Getting Lost In The Virtual World
People are slowly becoming strangers to boredom.
Facebook keeps us busy in between e-mail and Google, and given how simple it’s spread to even our grandparents, social networking websites could one day become our dominant means of communication.
I recently spent two weeks without Internet and even though I kept myself busy by climbing my mango trees and hosting a themed party at my house, I was unable to do any of my school work without it.
At this rate, kids will not be able to understand a life without Internet and the ability to instantly download answers to pretty much any question.
I tried watching TV, but it’s easy to see why a lot of us young people have already abandoned it, except to watch sports and Family Guy: because whenever I watched, it seemed the only thing on was whiny teenagers and obnoxious people working in cubicles.
If you rely on your computer incessantly, then wouldn’t you love another handheld computer built right into your phone? Everyone needs a little down time to think about things over; a phone with Netflix puts an end to that with seasons of The Office ready to stream at the touch of a button.
Anyone my age can go out and ride a bike or climb a mango tree. We all used to do things like that in school and maybe it’s our fear of the evil of the world or high gas prices, but the Internet is making it seem to young people that it’s okay to sit on your butt all day.

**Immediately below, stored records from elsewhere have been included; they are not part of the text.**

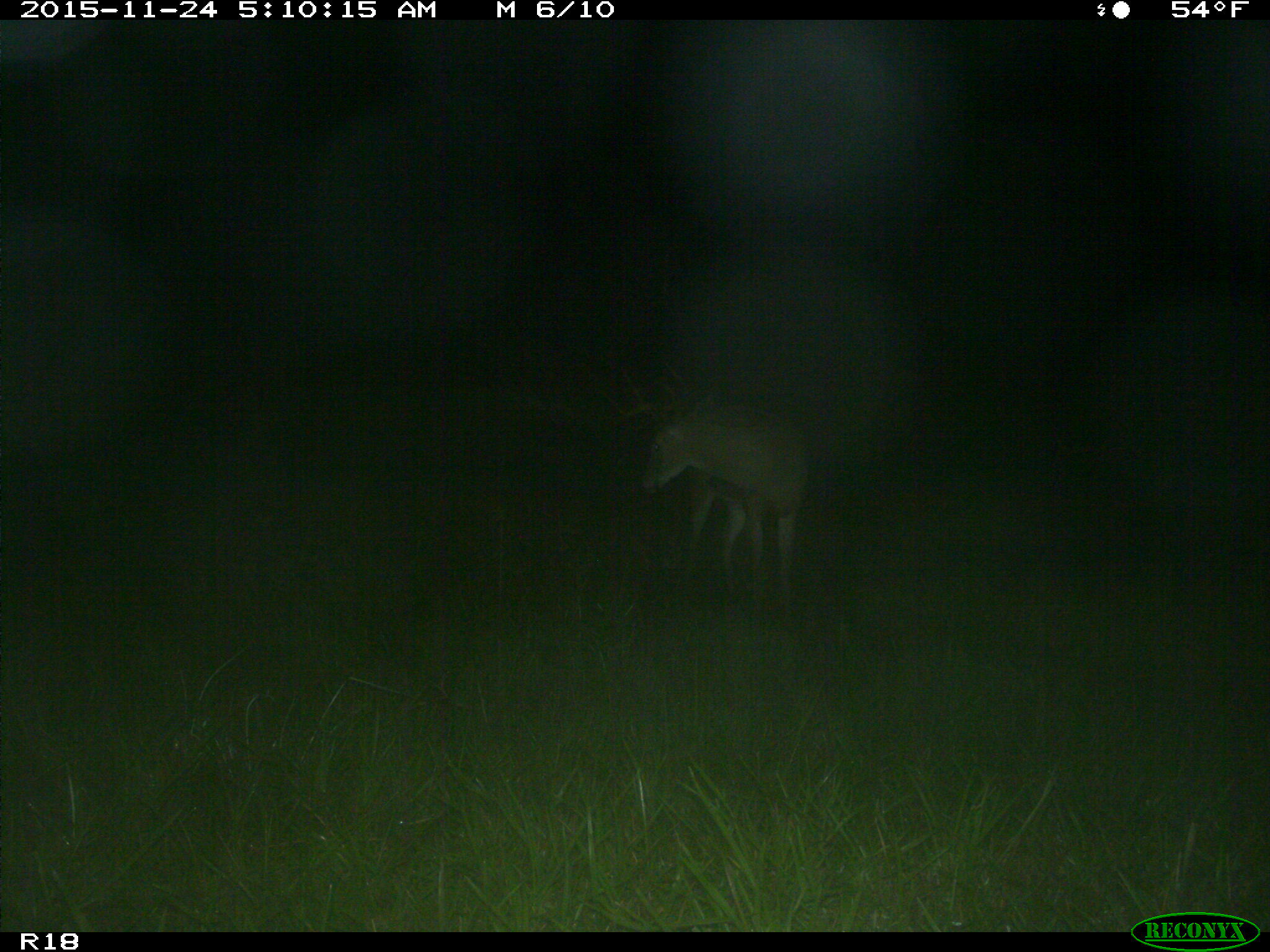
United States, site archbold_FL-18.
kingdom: Animalia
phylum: Chordata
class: Mammalia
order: Artiodactyla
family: Cervidae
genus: Odocoileus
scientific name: Odocoileus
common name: deer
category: unidentified deer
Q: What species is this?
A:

When our kids go to school, they’ll have super cool cell phones with all sorts of lights that will make us senile by age 50. It will be utterly impossible to make a child study his e-files when he has to visit his Facebook first or check out YouTube for clips of hot new video games.
We may all end up looking and living like the space civilization from Wall-E. I wouldn’t want that to happen, but when I see women walking with tiny $1,000 dogs in baby-strollers it makes me think: “Dear God! Something is wrong here!”